Source document.
Saturday, September 4, 2010

Autumn Colors, Abscission Layers, and How Trees Grow Leaves

"The Science of Color in Autumn Leaves"
The United States National Arboretum

"As the days get cooler and frost is in the air, deciduous trees and shrubs put on an autumn show in all shades of red, yellow, purple, and brown. The splendor of crisp fall days and vibrant leaves brings to mind memories for nearly everyone who lives in an area where deciduous forests are the dominant vegetation. In many parts of the country, autumn leaves are an important factor in tourism.

"Many think that cool weather or frost cause the leaves to change color. While temperature may dictate the color and its intensity, it is only one of many environmental factors that play a part in painting deciduous woodlands in glorious fall colors.

"To understand the whole process, it is important to understand the growth cycle of deciduous trees and shrubs. Most have a relatively short period of annual growth. New stems begin to grow from overwintering buds when the days become long enough and the weather is warm enough to support growth. For most trees, growth is usually completed by late June in the Northern Hemisphere. Next year's leaf buds are set at this time and will not open until they experience the chill and short days of winter followed by the warmth and longer days of spring...."

The page isn't the fastest read online, and has some fairly technical terms: like "abscission layer." On the up - or down - side, those generally have handy - or annoying - popups that explain what they mean. An "abscission layer," for example, is "an area at the base of a leaf stalk, fruit stalk, or a branch in which a layer of loose cells that are poorly attached to each other develops; the abscission layer causes a leaf, fruit, flower, or other plant part to fall away from a plant"

There's a decent selection of photos - and a pretty good discussion of why the fall colors of New England and northeast Asia are a short, rather striking display; while southern Appalachian regions have a longer but (generally) less spectacular fall foliage season.

Data for review.
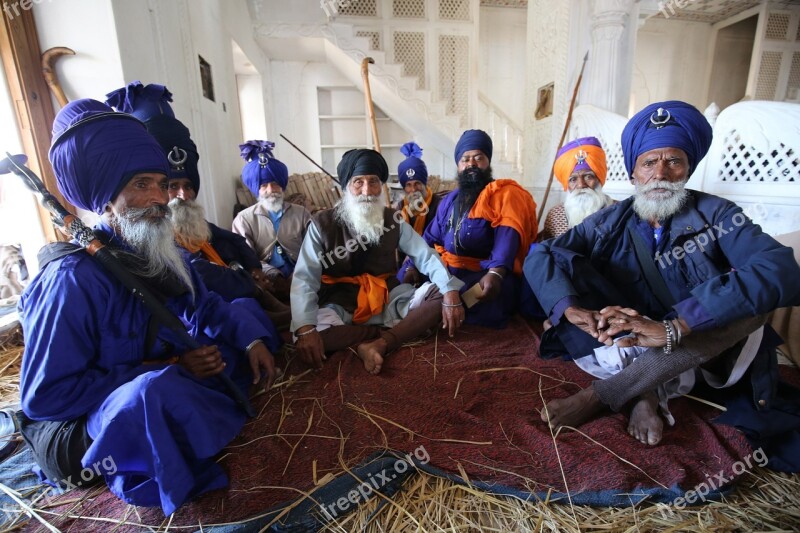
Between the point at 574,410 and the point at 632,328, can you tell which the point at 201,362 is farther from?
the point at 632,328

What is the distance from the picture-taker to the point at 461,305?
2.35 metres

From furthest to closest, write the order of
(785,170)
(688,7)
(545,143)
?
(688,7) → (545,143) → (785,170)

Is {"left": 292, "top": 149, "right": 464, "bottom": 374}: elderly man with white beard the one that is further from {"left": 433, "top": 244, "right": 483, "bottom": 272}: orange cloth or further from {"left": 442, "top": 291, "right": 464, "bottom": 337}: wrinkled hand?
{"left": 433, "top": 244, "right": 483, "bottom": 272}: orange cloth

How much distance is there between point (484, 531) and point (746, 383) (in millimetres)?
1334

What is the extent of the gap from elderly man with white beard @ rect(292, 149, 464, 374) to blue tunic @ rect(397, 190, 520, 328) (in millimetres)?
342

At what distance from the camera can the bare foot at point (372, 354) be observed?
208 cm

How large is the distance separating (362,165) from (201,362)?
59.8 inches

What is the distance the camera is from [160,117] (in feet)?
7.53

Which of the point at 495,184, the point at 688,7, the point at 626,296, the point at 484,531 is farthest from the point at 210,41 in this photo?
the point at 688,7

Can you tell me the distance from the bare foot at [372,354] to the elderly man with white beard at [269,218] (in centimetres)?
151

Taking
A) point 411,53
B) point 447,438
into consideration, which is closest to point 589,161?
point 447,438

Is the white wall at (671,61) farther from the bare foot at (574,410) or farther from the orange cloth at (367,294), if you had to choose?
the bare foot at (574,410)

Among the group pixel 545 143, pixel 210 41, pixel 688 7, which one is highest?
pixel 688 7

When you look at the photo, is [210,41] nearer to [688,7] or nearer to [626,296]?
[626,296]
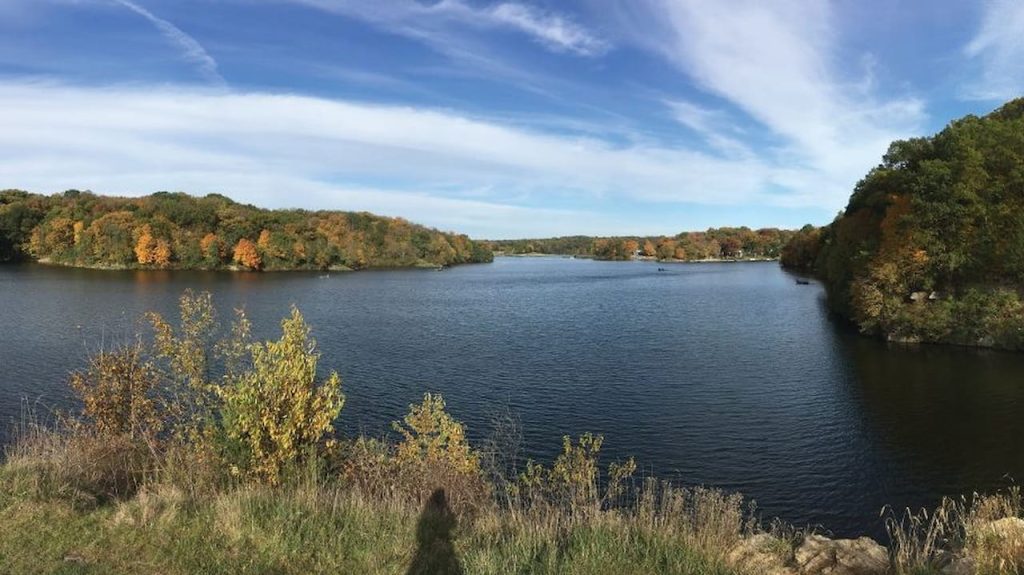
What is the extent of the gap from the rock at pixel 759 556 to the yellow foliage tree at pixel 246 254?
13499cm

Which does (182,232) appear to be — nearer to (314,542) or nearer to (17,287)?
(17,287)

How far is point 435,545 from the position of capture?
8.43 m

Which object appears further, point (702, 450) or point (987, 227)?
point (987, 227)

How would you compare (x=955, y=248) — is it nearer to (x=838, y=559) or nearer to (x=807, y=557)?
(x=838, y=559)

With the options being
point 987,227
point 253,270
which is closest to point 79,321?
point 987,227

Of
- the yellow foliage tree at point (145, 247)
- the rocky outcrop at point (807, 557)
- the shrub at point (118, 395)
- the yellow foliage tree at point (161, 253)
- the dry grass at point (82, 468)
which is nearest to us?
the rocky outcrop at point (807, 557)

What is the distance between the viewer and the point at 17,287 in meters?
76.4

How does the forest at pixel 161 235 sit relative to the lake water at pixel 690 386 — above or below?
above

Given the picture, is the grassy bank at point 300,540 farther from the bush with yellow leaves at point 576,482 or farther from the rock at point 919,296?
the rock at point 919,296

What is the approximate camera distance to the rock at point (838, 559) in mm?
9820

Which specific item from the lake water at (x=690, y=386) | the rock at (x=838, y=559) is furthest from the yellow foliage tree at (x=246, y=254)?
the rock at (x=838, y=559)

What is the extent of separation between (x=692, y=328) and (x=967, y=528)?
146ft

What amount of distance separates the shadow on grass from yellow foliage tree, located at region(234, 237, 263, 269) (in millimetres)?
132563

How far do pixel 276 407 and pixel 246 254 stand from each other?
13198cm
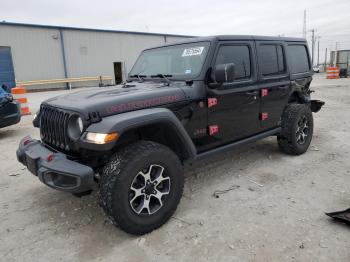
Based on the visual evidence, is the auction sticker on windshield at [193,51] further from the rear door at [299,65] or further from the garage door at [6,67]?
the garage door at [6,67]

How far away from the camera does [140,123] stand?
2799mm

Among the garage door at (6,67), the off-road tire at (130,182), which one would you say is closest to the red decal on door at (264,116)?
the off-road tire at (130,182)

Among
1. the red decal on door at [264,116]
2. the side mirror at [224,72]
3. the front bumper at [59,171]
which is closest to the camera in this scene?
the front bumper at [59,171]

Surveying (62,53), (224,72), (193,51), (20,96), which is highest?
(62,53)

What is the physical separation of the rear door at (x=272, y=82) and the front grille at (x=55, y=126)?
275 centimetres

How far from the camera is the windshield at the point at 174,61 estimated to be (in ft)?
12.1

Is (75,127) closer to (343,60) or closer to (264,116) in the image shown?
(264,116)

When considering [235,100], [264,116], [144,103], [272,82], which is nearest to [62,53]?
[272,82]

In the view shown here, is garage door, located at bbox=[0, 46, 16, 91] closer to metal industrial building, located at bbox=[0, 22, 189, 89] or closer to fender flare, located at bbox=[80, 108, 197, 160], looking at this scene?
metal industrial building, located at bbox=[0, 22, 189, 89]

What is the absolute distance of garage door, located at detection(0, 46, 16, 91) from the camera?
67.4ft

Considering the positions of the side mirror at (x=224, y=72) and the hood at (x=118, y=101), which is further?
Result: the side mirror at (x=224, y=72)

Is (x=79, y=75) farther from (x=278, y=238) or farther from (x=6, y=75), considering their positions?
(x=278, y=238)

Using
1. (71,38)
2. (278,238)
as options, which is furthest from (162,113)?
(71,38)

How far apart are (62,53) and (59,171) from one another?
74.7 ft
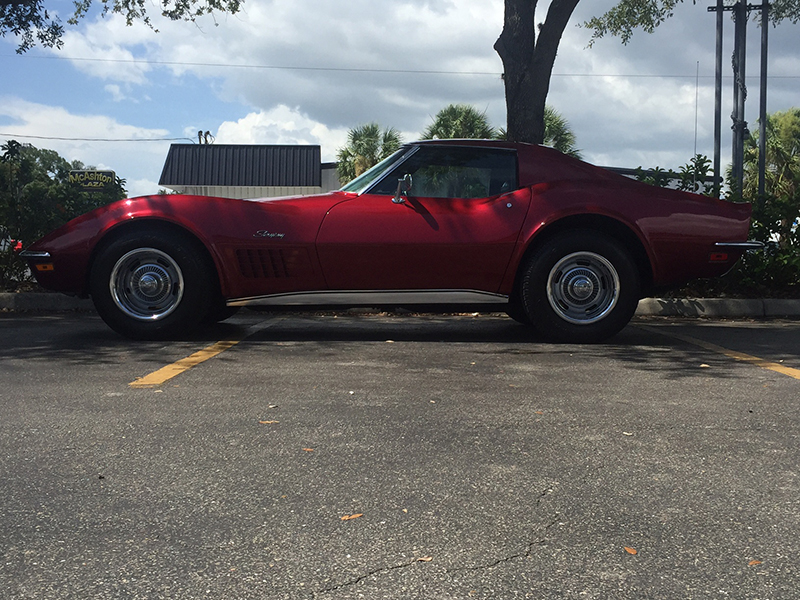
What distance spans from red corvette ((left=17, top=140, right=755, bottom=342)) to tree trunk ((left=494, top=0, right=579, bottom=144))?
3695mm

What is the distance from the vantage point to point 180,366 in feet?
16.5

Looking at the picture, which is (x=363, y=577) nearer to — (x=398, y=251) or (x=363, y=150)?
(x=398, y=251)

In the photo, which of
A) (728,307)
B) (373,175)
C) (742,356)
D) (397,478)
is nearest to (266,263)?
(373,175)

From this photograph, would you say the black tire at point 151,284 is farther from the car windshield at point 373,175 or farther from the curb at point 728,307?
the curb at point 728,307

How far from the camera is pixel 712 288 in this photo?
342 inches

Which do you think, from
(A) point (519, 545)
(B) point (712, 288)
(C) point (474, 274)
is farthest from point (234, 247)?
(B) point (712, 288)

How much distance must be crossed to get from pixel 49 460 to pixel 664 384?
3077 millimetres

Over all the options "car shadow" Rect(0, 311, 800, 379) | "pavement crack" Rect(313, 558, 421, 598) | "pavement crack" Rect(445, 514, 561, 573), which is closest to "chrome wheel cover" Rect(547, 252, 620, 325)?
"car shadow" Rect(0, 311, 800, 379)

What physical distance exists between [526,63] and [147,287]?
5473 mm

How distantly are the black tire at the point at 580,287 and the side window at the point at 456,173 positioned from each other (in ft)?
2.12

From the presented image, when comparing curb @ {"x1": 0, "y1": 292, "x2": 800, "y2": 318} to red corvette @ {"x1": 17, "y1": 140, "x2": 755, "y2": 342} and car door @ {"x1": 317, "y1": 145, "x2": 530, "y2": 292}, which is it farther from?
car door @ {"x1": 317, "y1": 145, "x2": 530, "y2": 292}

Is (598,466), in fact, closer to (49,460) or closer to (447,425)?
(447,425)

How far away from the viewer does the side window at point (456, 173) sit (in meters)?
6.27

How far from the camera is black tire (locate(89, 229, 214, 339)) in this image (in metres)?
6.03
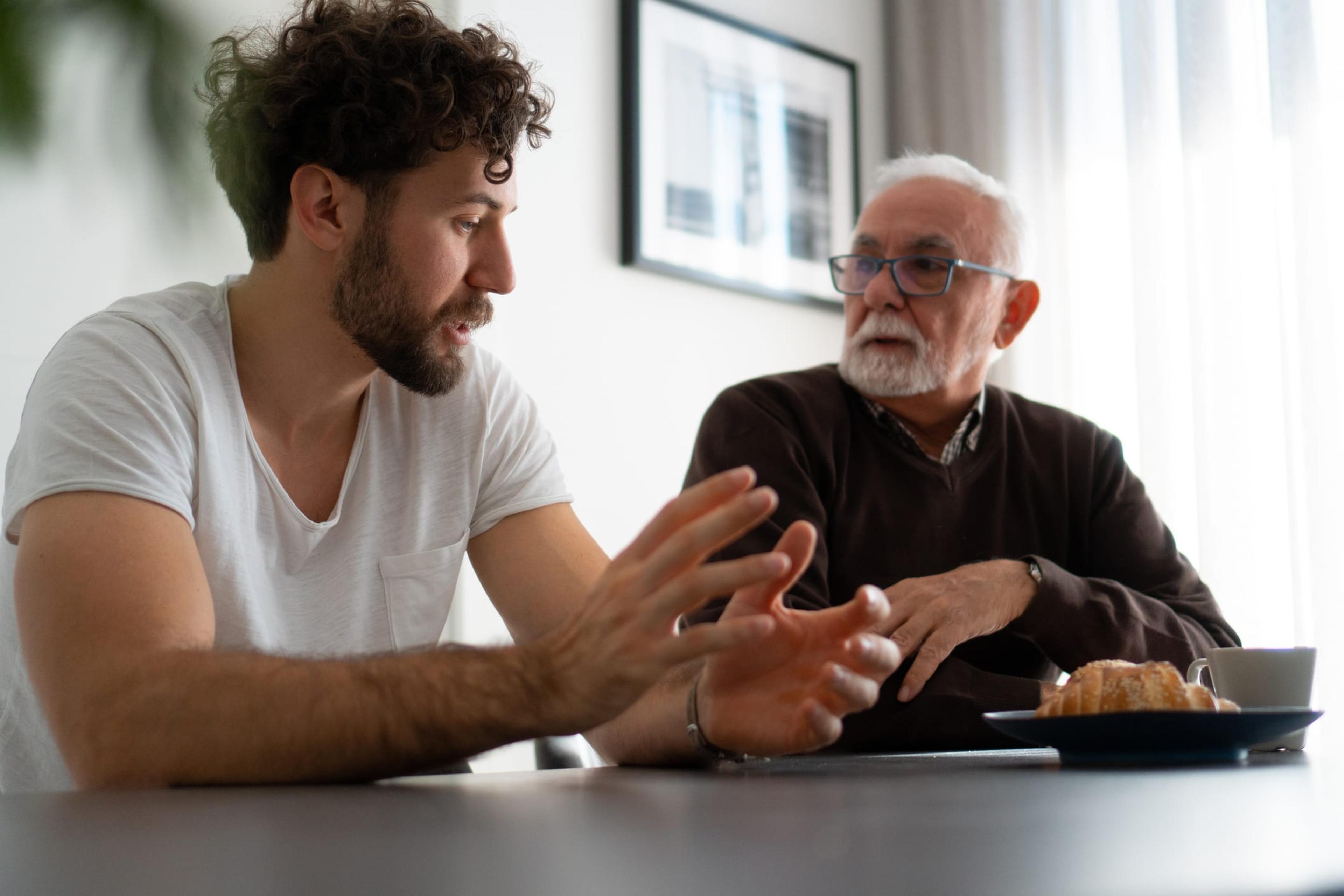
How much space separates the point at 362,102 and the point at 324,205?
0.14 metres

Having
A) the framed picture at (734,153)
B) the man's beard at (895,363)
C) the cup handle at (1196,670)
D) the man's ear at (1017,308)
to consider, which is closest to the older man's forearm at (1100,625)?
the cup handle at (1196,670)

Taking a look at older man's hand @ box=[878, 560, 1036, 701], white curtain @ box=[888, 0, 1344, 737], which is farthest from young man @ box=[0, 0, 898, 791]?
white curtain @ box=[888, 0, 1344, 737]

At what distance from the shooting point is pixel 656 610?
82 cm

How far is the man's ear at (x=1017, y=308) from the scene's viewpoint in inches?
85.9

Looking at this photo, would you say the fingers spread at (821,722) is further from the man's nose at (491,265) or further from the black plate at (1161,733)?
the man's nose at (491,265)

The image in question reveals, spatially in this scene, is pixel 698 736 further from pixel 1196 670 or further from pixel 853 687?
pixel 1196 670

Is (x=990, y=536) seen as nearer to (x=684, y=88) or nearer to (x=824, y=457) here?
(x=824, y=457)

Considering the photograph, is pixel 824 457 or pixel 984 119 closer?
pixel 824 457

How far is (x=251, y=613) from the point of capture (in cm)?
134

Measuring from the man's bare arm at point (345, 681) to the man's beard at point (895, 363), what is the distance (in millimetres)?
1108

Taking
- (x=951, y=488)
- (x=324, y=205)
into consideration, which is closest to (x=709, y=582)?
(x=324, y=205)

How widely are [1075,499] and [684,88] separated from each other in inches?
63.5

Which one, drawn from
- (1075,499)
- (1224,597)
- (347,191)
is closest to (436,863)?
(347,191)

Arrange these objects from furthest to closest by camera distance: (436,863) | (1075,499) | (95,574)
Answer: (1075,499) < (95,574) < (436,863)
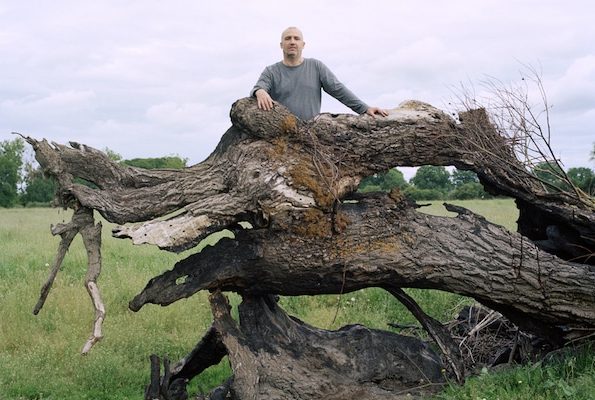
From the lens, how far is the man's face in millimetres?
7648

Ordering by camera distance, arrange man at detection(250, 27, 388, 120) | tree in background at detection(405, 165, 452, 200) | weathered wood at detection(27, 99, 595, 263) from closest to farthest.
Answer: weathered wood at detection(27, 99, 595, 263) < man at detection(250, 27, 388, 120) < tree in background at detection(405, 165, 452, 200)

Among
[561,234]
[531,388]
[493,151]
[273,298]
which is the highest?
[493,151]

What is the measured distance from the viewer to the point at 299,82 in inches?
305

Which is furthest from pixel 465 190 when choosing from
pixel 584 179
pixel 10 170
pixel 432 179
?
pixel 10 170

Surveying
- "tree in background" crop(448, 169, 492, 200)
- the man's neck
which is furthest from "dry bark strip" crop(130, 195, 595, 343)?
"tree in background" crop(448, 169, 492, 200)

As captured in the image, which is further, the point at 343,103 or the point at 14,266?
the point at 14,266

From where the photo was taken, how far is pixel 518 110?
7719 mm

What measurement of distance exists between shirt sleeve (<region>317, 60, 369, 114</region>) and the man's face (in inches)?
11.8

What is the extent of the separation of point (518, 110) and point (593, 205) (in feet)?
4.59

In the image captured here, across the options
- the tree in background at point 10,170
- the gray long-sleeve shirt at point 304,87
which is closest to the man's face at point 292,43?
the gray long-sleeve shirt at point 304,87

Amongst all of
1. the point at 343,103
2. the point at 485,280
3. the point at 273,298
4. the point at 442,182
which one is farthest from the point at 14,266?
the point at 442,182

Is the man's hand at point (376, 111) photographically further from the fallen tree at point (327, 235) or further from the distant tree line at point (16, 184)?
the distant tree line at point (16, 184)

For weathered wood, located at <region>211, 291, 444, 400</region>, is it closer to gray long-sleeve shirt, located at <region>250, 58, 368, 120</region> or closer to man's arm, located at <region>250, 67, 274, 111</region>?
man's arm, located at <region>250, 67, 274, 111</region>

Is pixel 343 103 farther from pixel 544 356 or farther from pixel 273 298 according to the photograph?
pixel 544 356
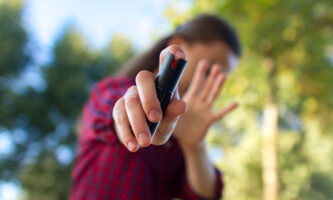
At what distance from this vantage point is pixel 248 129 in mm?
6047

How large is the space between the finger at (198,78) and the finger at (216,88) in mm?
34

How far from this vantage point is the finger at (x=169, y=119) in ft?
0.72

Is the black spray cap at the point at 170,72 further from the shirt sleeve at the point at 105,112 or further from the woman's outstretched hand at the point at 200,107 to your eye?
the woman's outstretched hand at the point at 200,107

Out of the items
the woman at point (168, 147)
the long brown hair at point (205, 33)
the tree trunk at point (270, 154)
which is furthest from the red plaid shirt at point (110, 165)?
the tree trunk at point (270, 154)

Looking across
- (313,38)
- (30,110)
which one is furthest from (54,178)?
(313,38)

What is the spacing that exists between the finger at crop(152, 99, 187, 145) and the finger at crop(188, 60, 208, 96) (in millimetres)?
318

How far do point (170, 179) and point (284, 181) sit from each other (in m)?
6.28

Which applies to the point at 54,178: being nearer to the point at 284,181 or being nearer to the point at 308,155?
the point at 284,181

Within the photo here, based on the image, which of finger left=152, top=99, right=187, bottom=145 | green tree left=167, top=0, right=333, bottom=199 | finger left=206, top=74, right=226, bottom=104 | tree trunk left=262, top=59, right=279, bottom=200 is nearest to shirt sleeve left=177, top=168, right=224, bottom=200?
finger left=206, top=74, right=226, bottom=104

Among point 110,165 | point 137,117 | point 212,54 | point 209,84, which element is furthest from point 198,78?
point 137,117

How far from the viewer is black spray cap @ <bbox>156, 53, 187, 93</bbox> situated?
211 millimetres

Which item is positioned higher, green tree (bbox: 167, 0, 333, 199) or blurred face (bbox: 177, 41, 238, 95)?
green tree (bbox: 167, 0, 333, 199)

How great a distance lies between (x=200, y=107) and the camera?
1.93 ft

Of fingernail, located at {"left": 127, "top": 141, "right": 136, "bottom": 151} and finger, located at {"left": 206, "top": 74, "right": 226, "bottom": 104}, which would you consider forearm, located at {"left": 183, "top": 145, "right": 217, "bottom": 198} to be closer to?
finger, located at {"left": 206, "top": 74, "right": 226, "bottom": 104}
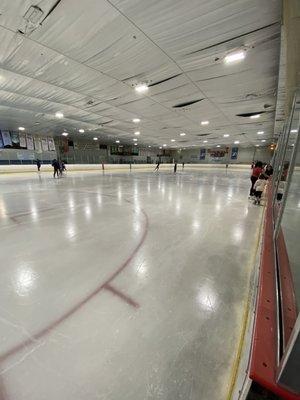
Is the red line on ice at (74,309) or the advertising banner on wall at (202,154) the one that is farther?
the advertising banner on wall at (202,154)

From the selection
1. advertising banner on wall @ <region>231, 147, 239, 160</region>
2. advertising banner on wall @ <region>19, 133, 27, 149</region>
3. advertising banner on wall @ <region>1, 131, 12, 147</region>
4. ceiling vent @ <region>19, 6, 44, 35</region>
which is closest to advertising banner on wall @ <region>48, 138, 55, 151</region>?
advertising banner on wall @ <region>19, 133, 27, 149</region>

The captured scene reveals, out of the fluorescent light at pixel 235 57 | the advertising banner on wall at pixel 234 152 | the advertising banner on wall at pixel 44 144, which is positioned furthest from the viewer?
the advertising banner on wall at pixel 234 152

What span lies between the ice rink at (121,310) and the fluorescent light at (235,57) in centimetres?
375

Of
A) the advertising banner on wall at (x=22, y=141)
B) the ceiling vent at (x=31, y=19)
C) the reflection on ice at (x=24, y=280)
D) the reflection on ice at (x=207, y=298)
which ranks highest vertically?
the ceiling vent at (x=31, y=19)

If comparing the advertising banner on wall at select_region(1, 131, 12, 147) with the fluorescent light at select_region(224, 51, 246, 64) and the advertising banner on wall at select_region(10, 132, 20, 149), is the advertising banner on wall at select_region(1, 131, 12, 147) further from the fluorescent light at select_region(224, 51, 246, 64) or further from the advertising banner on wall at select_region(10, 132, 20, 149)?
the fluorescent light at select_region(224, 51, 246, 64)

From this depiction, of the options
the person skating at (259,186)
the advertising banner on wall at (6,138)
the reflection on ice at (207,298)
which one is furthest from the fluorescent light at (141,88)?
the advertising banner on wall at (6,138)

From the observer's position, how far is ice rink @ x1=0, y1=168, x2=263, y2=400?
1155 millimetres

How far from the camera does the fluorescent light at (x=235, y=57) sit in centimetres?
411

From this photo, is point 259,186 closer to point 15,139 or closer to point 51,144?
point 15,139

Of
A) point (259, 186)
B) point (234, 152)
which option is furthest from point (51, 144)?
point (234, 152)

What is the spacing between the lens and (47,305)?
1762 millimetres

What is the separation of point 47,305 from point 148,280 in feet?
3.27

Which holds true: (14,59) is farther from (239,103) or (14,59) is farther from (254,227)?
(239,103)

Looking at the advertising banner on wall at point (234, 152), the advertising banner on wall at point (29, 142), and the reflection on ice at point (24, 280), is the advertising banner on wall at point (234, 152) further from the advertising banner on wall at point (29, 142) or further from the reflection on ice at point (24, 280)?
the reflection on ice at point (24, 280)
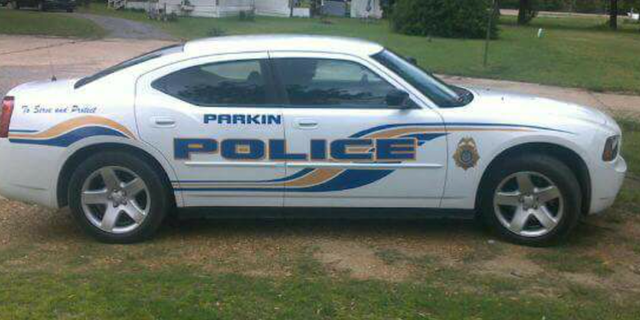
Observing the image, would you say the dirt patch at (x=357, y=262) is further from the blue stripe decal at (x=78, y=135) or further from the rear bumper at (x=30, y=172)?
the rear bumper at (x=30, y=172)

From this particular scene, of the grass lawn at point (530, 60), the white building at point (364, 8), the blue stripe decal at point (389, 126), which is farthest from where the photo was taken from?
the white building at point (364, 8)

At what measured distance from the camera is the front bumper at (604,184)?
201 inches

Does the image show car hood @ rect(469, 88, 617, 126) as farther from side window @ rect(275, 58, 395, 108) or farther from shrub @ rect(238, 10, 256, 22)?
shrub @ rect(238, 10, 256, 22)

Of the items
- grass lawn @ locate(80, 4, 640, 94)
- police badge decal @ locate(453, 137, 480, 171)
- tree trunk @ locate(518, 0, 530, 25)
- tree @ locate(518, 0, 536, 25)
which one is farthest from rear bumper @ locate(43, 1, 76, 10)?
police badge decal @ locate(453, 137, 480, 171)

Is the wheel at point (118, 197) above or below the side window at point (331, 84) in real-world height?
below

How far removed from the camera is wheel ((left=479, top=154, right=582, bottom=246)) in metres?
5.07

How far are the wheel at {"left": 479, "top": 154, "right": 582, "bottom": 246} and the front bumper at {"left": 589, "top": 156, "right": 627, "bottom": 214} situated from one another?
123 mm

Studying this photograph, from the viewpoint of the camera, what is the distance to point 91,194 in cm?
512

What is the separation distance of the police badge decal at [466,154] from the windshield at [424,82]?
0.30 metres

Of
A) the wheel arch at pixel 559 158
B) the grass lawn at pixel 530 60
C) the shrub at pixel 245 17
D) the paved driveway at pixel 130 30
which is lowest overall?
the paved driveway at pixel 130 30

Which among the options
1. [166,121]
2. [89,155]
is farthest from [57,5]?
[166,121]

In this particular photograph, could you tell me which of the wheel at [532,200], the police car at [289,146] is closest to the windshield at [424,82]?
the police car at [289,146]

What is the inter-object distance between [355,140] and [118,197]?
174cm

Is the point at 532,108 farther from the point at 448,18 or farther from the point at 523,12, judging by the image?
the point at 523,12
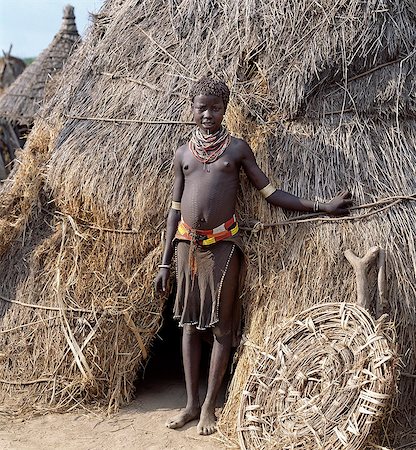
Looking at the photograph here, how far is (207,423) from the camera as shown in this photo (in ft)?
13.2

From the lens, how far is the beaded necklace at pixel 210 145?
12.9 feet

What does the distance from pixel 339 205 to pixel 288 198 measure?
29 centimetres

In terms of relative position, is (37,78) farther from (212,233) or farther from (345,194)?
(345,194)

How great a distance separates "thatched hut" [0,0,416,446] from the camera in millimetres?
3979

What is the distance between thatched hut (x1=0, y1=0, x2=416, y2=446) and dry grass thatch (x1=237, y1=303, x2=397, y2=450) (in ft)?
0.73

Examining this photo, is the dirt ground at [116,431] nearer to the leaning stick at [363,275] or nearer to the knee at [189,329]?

What to do. In the autumn leaves text, by what time is growth usually finished for most trees in the Northern Hemisphere? The lines have no connection to the autumn leaves text.

Answer to this problem. By late June.